**What you will do**
Your answer must be the exact lines of the listing below that run from the line with "flyingmasさんが、香" to the line with "Vadão (l.) und seine Starspielerin Marta", ends included, and no pictures.

**Data for this exercise**

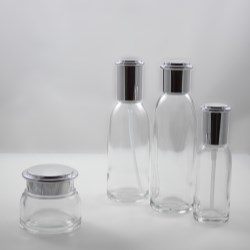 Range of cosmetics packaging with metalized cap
==
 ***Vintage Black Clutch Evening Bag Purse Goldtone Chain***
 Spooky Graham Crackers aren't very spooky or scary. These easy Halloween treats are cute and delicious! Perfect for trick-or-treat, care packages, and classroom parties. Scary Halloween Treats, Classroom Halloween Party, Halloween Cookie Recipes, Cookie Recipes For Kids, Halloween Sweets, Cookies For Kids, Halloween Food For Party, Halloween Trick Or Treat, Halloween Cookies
==
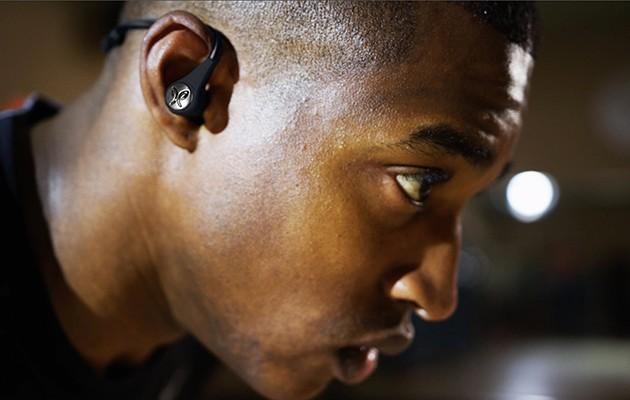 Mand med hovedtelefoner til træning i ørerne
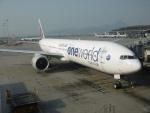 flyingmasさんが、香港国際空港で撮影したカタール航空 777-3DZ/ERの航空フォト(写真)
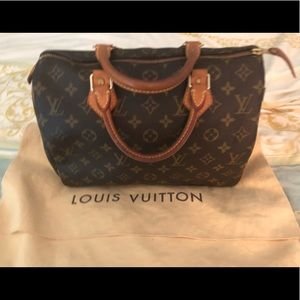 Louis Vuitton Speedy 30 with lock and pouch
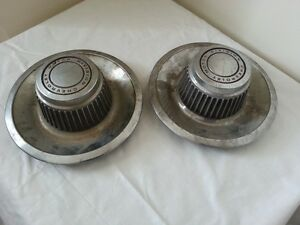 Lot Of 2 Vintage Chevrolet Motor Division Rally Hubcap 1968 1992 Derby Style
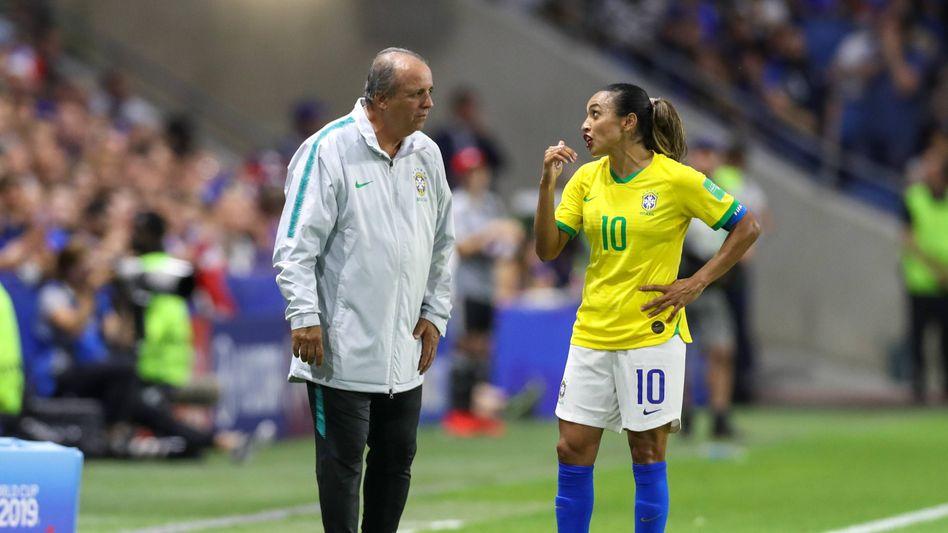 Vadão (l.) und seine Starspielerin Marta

**Final answer**
 flyingmasさんが、香港国際空港で撮影したカタール航空 777-3DZ/ERの航空フォト(写真)
 Louis Vuitton Speedy 30 with lock and pouch
 Lot Of 2 Vintage Chevrolet Motor Division Rally Hubcap 1968 1992 Derby Style
 Vadão (l.) und seine Starspielerin Marta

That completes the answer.